幼稚園の子どもたちも立派な studentであると言えるでしょう(もちろん理屈の上の話です)。

一方、ノーベル賞を取る学者(スカラーはギリシア語で「暇な人」の意)も、生涯一人のstudentです。

学者はstudentであるとして、何を得ようと努めるかと言えば、veritas(真理)となります。

真理が何かという話になると、哲学の出番です。

「哲学」→philosophy→philosophia→「知を愛すること」
(日本語1)→(英語)→(ラテン語)→(日本語2)

難しそうな「日本語1」がわかりやすい「日本語2」に変換されました。

ところで、学問の世界で何を知ることを愛するか(=情熱を傾けるか)といえば、今あげた「真理」(veritas ウェーリタース)となります。

一方、幼児の世界でも「哲学」は健在です。子どもたちは、目を輝かせて、「知を愛する心」を毎日発揮しています。

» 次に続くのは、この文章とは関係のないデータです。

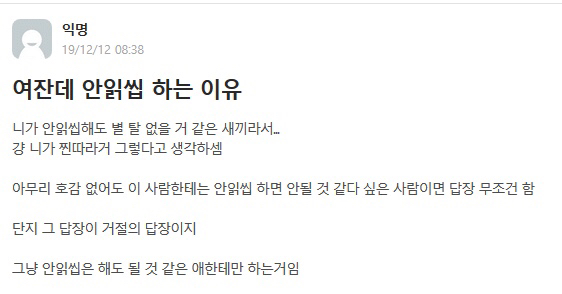 안읽씹 하는 이유.txt | 인스티즈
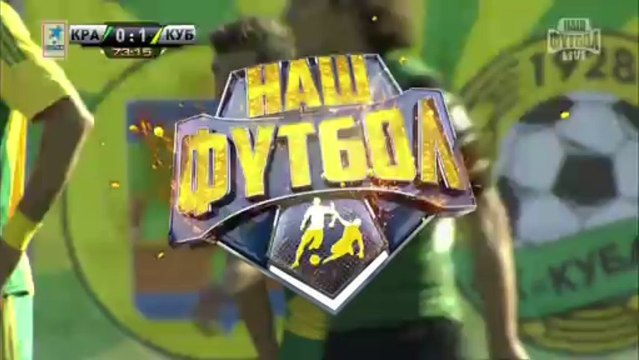 Краснодар - Томь 2т. myfootball.ws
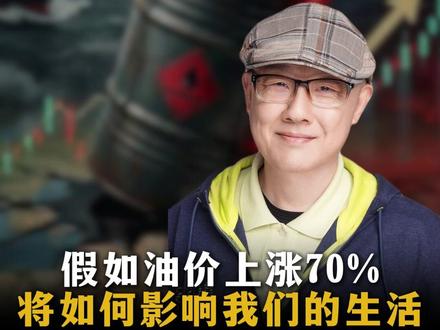 假如油价上涨70%,将如何影响我们的生活? #财富 #生活 #认知 #陈思进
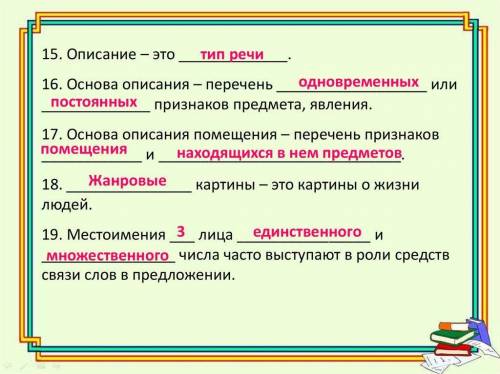 Закончите предложения темы (текстов, сочинений, устных высказываний) могут быть общими и конкретными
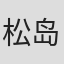 松岛哲也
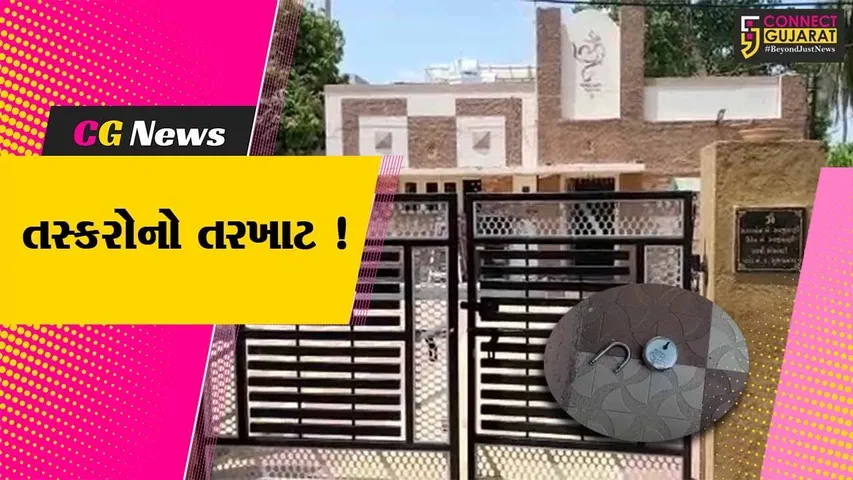 ભાવનગર: સુભાષનગર વિસ્તારમાં બંધ મકાનને તસ્કરોએ બનાવ્યુ નિશાન, લાખો રૂપિયાના માલમત્તાની ચોરીની આશંકા !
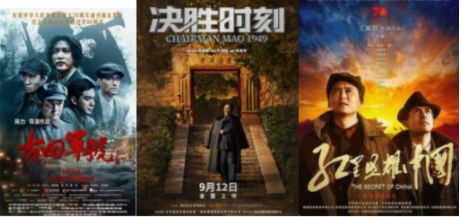 被窝电影与网游的经济效益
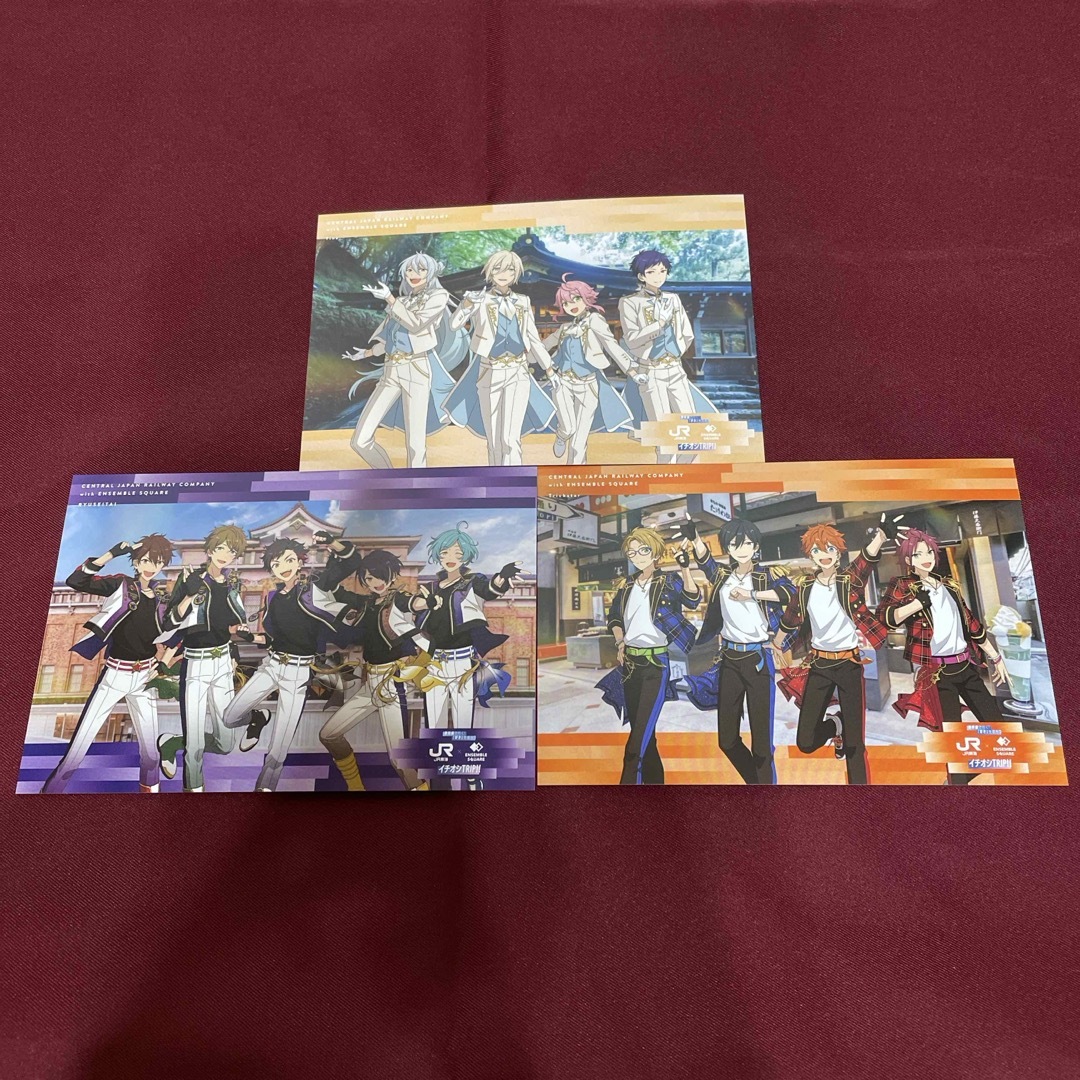 あんスタ 推し旅 ポストカード エンタメ/ホビーのアニメグッズ(その他)の商品写真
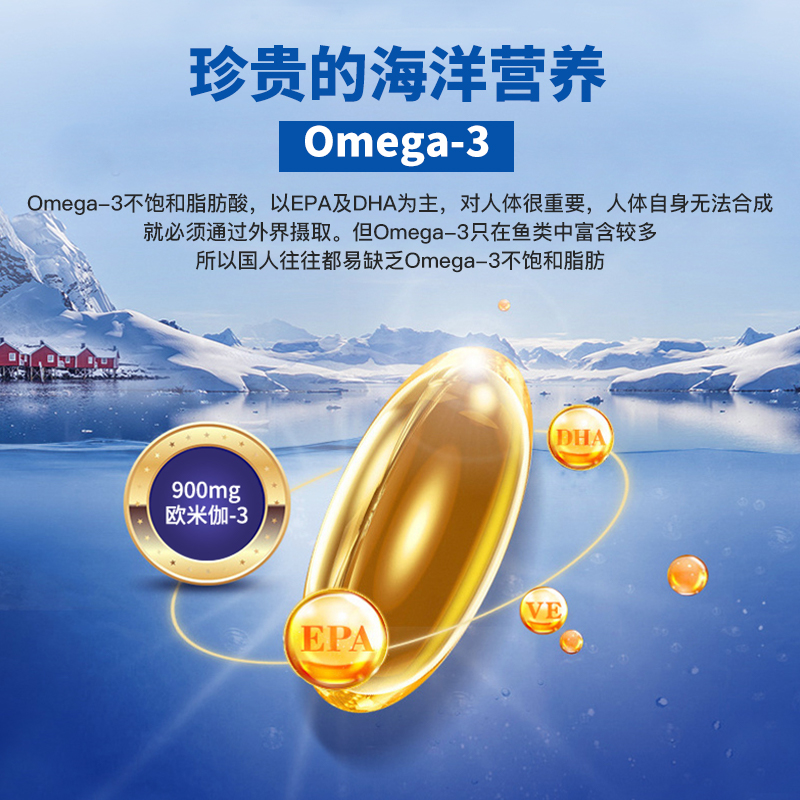 NaturalFactors加拿大深海鱼油软胶囊omega3中老年鱼肝油欧米伽3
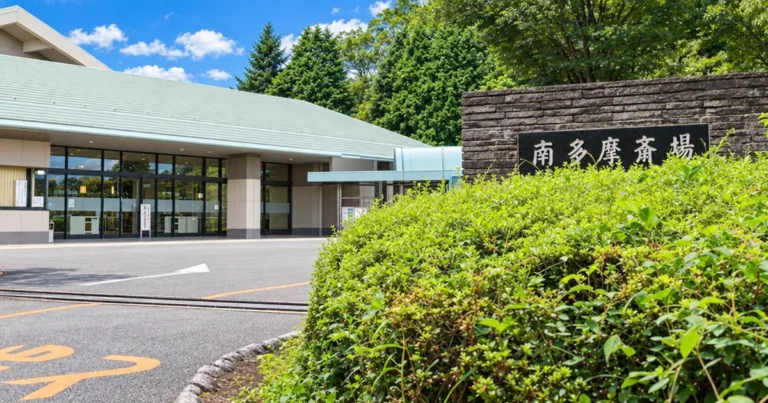 南多摩斎場の外観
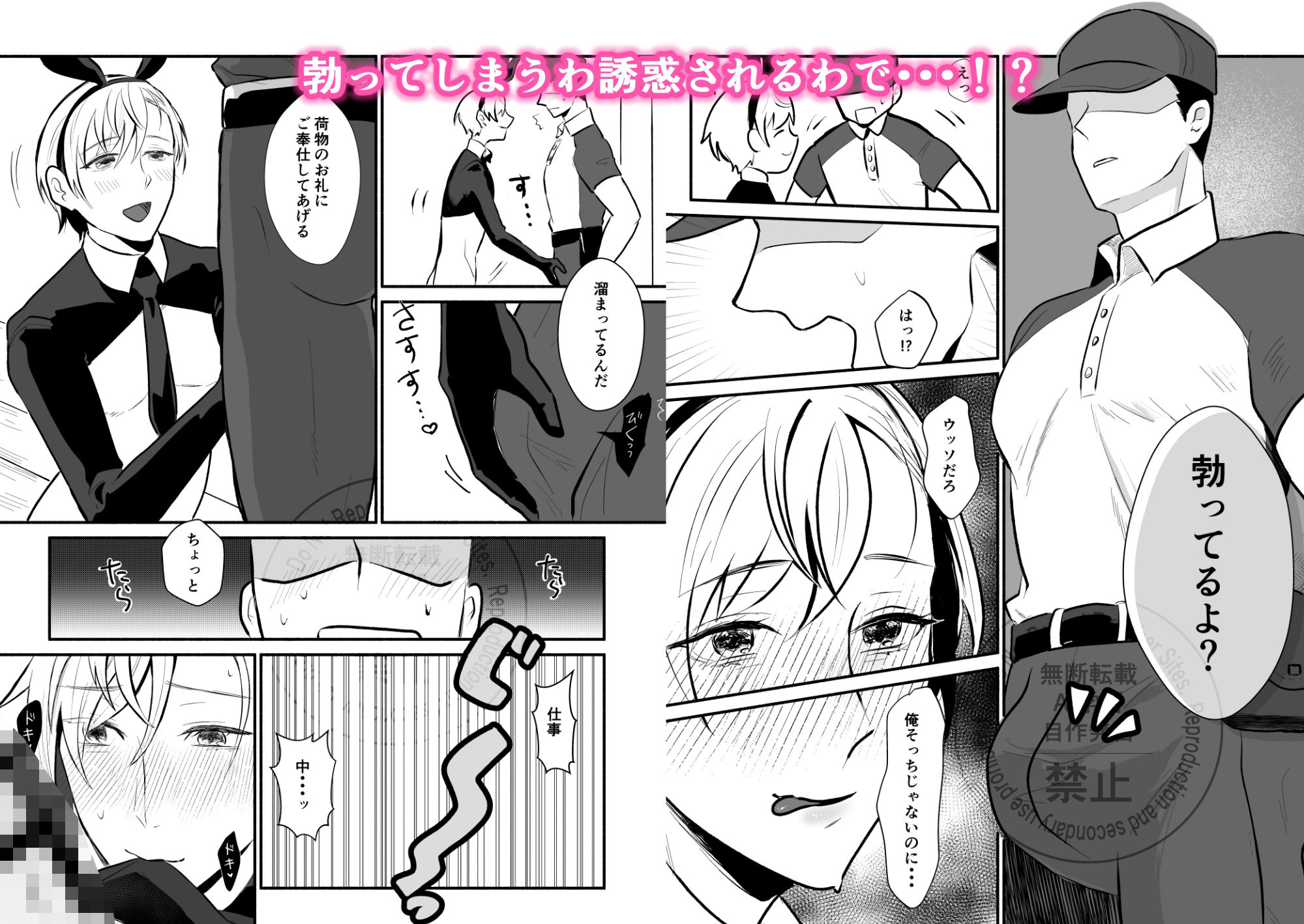 試し読み 3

そう考えれば、「幼児は哲学者である」と主張することは可能です。

日本語では妙ですが、ヨーロッパの言語のつながりでは成り立ちます。日本語だけで考えていては思いつかない視点です。

最後におまけでもう一つ。

「社会」→society→societas→「仲間関係、親交、友愛、絆」
(日本語1)→(英語)→(ラテン語)→(日本語2)

社会とは何か。平たく言えば、仲間関係、絆のことです。

society をさらに遡れば「仲間」、「友」を表すsocius(ソキウス)という語に由来します。

社会意識を持つとは、自分以外の他者のことを考える気持ちをもつことだと言えるでしょう。

これこそ、幼稚園で子どもたちが毎日経験し、学んでいる内容です。

ラテン語をやると、難しい日本語を「かみ砕く」視点が得られます。